Nicht notwendig muss dies mit einem Mangel an Reflexivität gegenüber den praktischen Vollzügen einhergehen, in den vorliegenden Beiträgen jedoch dominiert nicht selten ein Modus der Darstellung, der – nicht nur bei den klassischerweise stark zwischen Affirmation und Verteidigung gelagerten Selbstpositionierungen wie etwa zur Waldorfpädagogik – eher pejorativ-werbend bis missionarisch in der Tonlage gehalten ist, als es eine übersichtliche und erschließende Rekonstruktion im Handbuch-Charakter erforderlich machen würde. So geraten die Darstellungen der heutigen Reformpädagogik zu deskriptiven Anzeigen, die in Teilen ohne Bezüge auf bildungstheoretische, historiographische oder schultheoretische Diskussionen auskommen. Aus der Gesamtanlage dieses zwar insgesamt sehr umfangreichen Bandes resultiert in Konsequenz eine verkürzende Behandlung reformpädagogischer Motive, Praktiken und Anliegen, die – entgegen des Anspruchs des Handbuchs auf Aktualisierung – kaum anders denn als entweder historisch abgeschlossen oder als stichwortartig benannte methodisch-didaktische Repertoires wie ‚Individualisierung‘, ‚Anschaulichkeit‘ oder ‚Projektarbeit‘ behandelt werden.

Dennoch werden einige wichtige und auch neue Perspektiven dem Diskurs um Reformpädagogik hinzugefügt, etwa die Bezüge zu kolonialisierenden Denkmustern in der romantisierenden Orientalismus-Rezeption (Horn) oder die Fokussierung des spannungsreichen Verhältnisses der Reformpädagogik zu Technologien und Medien (Wolf) wie auch die Berücksichtigung von Homeschooling (Ladenthin - wenn auch ohne jeglichen Rückbezug auf die Diskussionen um Entschulung). Auch die instruktive Beleuchtung der Nachkriegs-Rezeption der Reformpädagogik in der ehemaligen DDR (Pehnke) stellt eine wichtige Ergänzung der westeuropäisch orientierten Historiographie zur Reformpädagogik dar. Überdies finden sich differenziert und ausgewogen argumentierende Beiträge, wie etwa Knolls Darstellung zu Dewey (203ff) oder Idels Sichtung zur Forschungslage im Feld der Waldorfpädagogik (327ff). Zugleich zeigt sich an diesem Beispiel eine der Schwächen im Aufbau des Bandes: Neben dem eben genannten Beitrag wird die Waldorfpädagogik – und gleiches gilt für die Montessori-Pädagogik – in zwei weiteren Beiträgen zum Gegenstand gemacht, da in der Logik dieses Handbuchs zwischen „Gründergeneration“ (Abschnitt 2), „Reformpädagogischen Schulen heute“ (Abschnitt 3) und „Empirischen Forschungen zur Reformpädagogik“ (Abschnitt 4) unterschieden wird. Diese Unterteilung hat zur Folge, dass nicht nur stets ausschnitthaft Aspekte thematisiert werden, sondern zugleich Redundanzen in der Darstellung entstehen, ohne dass diese Beiträge aufeinander Bezug nähmen. So hinterlässt dieses Handbuch insgesamt den Eindruck einer Beitragssammlung, deren Zusammenhang sich nicht entlang einer ausgewiesenen Systematik ergibt und die möglicherweise – darauf lassen zahlreiche Lektoratsfehler schließen – unter äußerem Zeitdruck entstand.
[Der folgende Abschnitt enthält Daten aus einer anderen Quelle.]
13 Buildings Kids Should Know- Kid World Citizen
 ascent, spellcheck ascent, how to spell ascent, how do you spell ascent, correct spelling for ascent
Weitaus stringenter im äußeren Aufbau und inneren Zusammenhang ist das von Till-Sebastian Idel und Heiner Ullrich herausgegebene „Handbuch Reformpädagogik“ angelegt. Zwar wird ähnlich wie im Handbuch von Barz ein Bogen von historischen bis zu aktuellen Themenstellungen der Reformpädagogik gespannt, hier jedoch werden systematisch einleuchtende Punkte in der Abfolge der Beiträge und deren Zusammenstellung ersichtlich. Wenn auch die Einschätzung Tenorths (22ff), die Reformpädagogik sei vor allem als Modernisierungsphänomen des Erziehungs- und Bildungssystems zu lesen, ein durchaus bekannter Teil des historiographischen Diskurses ist, folgen doch nicht nur hier, sondern auch im historischen Teil insgesamt ausgewogene Beiträge zu Geschichte, Rezeption und Strömungen der Reformpädagogik. Dies entspricht dem Anliegen dieses Handbuchs, einen „Perspektivwechsel von der monumentalen Tradierung zur empirischen Evaluation reformpädagogischer Praxen beschreiten“ (16) zu ermöglichen. Auch wenn an dieser Stelle die Engführung auf „Evaluation“ eine unkritische Nähe zu neuen Steuerungslogiken im Bildungswesen anzeigt, wird diese in der Anlage des Handbuchs und insbesondere in jenen Beiträgen überschritten, die weiterführende und systematisch-reflexive Perspektiven zu gewinnen vermögen. Hierzu zählt etwa der Beitrag von Horn (76ff), der ähnlich und doch mit einem anderen Akzent als im Handbuch von Barz die internationale Verflechtung der Reformpädagogik im Horizont kolonialer Perspektiven aufarbeitet. Auch der Beitrag von Rabenstein (292ff) eröffnet eine problematisierende Diskussion auf das reformpädagogische Motiv der Individualisierung, die sich mit neoliberalen Regierungsweisen der Responsibilisierung und Selbstführung zu verschwistern vermag. Der übergreifende Zusammenhang zwischen Bildungspolitik und Reformpädagogik – insbesondere in Formen neuerer Governancen des Bildungsbereichs [3] - wird jedoch auch in diesem Handbuch vernachlässigt. Ferner fehlt eine Darstellung der Nähen und Bezüge zwischen Reformpädagogik und völkischer Ideologie der NS-Zeit, die auch den Blick für heutige Bezüge zu rechtskonservativen Bewegungen im Alternativschul- und in schulkritischen Bereichen zu öffnen erlaubte.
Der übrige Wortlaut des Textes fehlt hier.